— start of Selected text —

[ofa-general] Re: [PATCH RFC] opensm/event_plugin: plugin API version 2

Ira Weiny weiny2 at llnl.gov
Fri Jun 27 14:37:24 PDT 2008


On Fri, 27 Jun 2008 14:37:45 -0600
Jason Gunthorpe <jgunthorpe at obsidianresearch.com> wrote:

> On Fri, Jun 27, 2008 at 01:03:33PM -0700, Ira Weiny wrote:
> > > Then this will need to track every single data structure or API change.
> > > Plugin may require this or not, I prefer to leave this for a writer (at
> > > least now).
> 
> So what is the point of plugins if:
>  - The plugin has access to so much internal state that it must be
>    recompiled every time you change virtually any struct in opensm
>  - The plugin has no isolation from opensm so it isn't acting as a
>    fault containment or simplified API type of thing
>  - opensm is BSD licensed anyhow, so this clearly isn't for any
>    reasons of GPL avoidance or what have you.
> 
> How is this better than just patching opensm directly for people who
> want these kinds of things?

There are 2 main reasons I have here at LLNL for wanting this:

   1) (the original main reason) was because I wanted to connect OpenSM to
      MySQL.  For many a dependency on MySQL for OpenSM is unreasonable.

   2) There are concerns with how much OpenSM can/should do running on various
      types of hardware.  Here are LLNL we have some pretty beefy nodes running
      OpenSM.  (The latest has 16 cores).  Having more monitoring threads (or
      other features) is not a big deal for us.  For some, this might not be
      the case.  While features can be turned on and off with config files,
      sometimes not including code is a better solution. For example an
      embedded OpenSM?  So when we come up with some wild extension to OpenSM I
      can see some in the community not wanting it included.  Having to
      maintain a forked OpenSM source base is a pain.  Having a "plugin" which
      is compiled separately, but stand alone, is nice.

— end of Selected text —
— start of Given entries —

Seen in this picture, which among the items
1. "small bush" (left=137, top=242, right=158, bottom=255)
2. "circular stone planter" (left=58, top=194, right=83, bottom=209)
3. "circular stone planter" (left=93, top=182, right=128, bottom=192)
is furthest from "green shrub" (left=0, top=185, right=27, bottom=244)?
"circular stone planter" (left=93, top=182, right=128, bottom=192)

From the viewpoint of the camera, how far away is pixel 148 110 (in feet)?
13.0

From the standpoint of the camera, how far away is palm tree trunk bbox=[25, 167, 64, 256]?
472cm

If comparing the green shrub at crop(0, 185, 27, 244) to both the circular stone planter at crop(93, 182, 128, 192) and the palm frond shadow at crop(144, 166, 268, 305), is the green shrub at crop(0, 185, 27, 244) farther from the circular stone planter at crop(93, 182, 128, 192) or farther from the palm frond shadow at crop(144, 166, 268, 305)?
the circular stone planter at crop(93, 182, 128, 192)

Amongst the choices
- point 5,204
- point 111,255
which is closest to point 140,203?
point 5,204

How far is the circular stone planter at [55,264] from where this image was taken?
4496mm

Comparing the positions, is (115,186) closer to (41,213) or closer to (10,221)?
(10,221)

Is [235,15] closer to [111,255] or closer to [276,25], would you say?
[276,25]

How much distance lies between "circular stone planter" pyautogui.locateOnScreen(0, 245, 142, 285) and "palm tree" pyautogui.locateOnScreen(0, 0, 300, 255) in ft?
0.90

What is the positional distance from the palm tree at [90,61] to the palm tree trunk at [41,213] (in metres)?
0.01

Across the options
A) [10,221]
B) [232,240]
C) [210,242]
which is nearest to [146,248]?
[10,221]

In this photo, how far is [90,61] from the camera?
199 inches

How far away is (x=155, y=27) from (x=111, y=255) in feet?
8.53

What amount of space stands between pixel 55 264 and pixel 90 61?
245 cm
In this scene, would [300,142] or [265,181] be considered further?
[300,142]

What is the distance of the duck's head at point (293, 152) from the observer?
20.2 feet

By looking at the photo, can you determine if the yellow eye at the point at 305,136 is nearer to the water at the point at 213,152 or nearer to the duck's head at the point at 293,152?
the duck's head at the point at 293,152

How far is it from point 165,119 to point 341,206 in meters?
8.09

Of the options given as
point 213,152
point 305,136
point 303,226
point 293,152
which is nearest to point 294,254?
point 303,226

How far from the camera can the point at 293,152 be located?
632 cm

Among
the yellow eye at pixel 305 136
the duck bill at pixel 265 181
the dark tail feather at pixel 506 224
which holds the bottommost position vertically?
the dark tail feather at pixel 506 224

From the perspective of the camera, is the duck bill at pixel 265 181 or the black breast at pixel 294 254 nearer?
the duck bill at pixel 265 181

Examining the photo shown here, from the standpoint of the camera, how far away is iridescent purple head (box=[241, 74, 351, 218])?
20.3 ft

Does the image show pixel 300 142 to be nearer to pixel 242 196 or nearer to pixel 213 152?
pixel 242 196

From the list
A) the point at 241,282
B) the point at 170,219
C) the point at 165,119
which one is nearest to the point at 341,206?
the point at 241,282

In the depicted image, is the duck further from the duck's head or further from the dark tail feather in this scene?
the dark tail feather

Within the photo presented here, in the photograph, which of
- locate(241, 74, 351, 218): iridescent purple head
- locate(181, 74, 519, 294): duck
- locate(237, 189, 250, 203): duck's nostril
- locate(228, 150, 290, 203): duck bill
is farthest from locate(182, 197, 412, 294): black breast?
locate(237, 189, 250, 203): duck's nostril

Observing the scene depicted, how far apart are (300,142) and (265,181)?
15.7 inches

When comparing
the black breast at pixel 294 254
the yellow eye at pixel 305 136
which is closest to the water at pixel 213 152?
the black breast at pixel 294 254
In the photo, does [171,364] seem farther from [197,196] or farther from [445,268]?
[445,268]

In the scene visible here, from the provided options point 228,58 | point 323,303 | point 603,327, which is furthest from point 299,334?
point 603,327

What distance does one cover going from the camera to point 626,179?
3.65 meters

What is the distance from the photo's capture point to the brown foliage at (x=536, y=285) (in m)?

— end of Given entries —

> [Problems to work on]
A. Answer these questions from the OpenSM plugin post:
(i) How many cores does the latest node running OpenSM at LLNL have?
(ii) What database did the writer originally want to connect OpenSM to?
(iii) Under what license is opensm, according to the quoted message?
B. Continue the OpenSM plugin post from its last sentence.
The items have no connection to the OpenSM plugin post.

> [Responses by task]
A.
(i) 16 cores.
(ii) MySQL.
(iii) BSD.

B.
> 
> You can do alot of good by making the internal APIs 'plug in like' so
> adding new things doesn't require touching lots of places without
> going down the whole messy road of actual dynamically loadable plug ins..

Unfortunately that is not the current state of things.  We are working toward
that, "plugin routing algo's" for example, are not really plugins.

> 
> But if you can't identify a fixed, clean API for a dynamically
> loadable plugin then you almost certainly should not have them in an
> open source project...

While I agree with you there are just somethings which will never get accepted
to OpenSM.  If a plugin becomes more mainstream than hopefully that writer will
be able to integrate it, and I think Sasha would encourage it.

> 
> This is probably better long term as far as encouraging more
> contribution to opensm rather than encouraging contributions to be
> kept as plugins..
> 

Yes this might cause some people not to contribute.  However, I think many
already are already not contributing and just maintaining forked versions.
While my intentions with a plugin interface are not to make current
"non-contributor" lives easier perhaps it will make future potential
contributors lives easier and they can be brought into the mainstream?

Does this help?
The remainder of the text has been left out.